We know how, because we forget every day.
We know far more than the disciples did that stormy day. We know that their teacher Jesus is the Son of God. We know that He proved his love for them and for us by taking all our sins into his body on the cross. And we know that He conquered death forever when He took in that first breath on Easter morning.
We know of the power and love of Jesus through the writings of some of those very disciples, and we have experienced his work in our lives and his love in our hearts. But we forget that He is just as present with us as He was in that boat. We mistake lack of supernatural intervention in our circumstances as lack of guidance or care. We assume God doesn’t know what’s good for us as well as we do, because if He did, He would do it. Or we assume He must not be as powerful as He said.
The only thing that can take away our fear is our trust in who Jesus is.
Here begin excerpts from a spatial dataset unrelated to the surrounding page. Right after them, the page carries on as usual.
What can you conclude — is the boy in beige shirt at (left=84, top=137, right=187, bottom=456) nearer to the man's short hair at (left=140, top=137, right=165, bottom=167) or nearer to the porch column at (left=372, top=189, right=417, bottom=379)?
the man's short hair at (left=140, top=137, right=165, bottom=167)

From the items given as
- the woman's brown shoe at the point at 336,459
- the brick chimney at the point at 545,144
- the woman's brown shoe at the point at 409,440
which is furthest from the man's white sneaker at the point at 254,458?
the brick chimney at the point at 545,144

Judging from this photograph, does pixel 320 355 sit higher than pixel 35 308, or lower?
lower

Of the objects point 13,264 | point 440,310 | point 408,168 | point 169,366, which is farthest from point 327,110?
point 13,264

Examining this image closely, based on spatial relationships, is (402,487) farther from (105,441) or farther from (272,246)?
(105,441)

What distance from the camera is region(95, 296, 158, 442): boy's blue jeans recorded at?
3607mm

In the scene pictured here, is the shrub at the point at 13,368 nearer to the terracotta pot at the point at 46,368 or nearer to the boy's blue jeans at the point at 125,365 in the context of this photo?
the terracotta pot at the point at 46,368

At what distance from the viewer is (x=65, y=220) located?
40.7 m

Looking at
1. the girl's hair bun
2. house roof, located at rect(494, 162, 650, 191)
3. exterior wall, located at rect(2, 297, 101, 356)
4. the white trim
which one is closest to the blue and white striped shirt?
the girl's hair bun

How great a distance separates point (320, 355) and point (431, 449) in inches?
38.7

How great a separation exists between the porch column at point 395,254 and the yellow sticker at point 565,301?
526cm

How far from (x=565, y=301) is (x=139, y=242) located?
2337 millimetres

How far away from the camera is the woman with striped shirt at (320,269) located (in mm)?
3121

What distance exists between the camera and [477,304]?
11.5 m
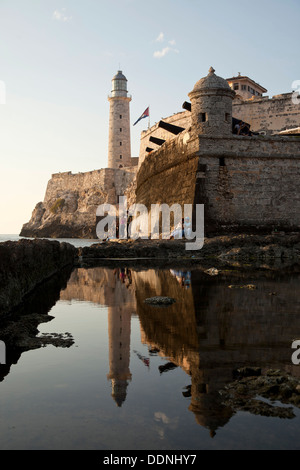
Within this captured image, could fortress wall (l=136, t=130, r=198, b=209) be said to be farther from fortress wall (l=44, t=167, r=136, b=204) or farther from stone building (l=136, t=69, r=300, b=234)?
fortress wall (l=44, t=167, r=136, b=204)

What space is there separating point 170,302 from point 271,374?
3483 mm

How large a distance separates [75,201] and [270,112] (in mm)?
37858

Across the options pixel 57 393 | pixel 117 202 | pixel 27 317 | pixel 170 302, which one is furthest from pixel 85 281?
pixel 117 202

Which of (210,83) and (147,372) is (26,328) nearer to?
(147,372)

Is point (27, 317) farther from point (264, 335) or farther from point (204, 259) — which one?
point (204, 259)

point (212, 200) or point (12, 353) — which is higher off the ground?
point (212, 200)

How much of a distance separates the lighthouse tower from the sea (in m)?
50.4

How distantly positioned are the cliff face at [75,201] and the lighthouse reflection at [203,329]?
47412 mm

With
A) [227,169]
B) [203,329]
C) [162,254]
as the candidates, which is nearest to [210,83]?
[227,169]

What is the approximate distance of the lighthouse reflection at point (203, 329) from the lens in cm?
335

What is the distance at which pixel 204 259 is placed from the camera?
15070mm

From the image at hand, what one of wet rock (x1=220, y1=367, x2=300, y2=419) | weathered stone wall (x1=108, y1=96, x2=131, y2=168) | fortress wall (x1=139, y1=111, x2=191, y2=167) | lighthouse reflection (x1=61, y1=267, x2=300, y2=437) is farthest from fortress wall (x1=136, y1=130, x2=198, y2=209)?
weathered stone wall (x1=108, y1=96, x2=131, y2=168)

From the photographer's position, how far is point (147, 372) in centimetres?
368

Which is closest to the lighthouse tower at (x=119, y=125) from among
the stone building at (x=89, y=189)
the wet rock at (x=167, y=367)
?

Just as our two-year-old son must trust that his parents are telling him the truth about the world, we must trust our loving, powerful Heavenly Father when He tells us we have nothing to fear.
Even in their confusion, the disciples were on the right track when they asked each other, “Who then is this, that He commands even winds and water, and they obey him?” (8:25) Who is Jesus? The answer changes everything.
Jesus is the Son of God, the Word that brought the universe into being. His power is only matched by his love – the love that sent him to die to redeem us from our sin. Until He returns to dwell with us forever, we will have pain, trouble, and death. But as huge and immediate as they seem, compared to Jesus, they have no more power than the wolf in the neighbor’s garage.
Scripture
“Where is your faith?” Jesus asked his disciples.
In fear and amazement they asked one another, “Who is this? He commands even the winds and the water, and they obey him.” Luke 8:25 NIV
Abide
Dear Jesus, Please tether our hearts to the truth of who You are. Take away our fears, and the unbelief from which they grow, and replace them with solid faith in Your power, mercy, provision, and love. We know that You won’t always remove our difficult circumstances, so we ask You to give us more of your perspective as You use our hardships to make us more like yourself. Place the hope of your return deep into our souls. Keep our hearts until that day. In Your Matchless Name, Amen.
Overflow
When you are tempted to worry today, ask God right then to show you a truth about Himself that will calm your fear.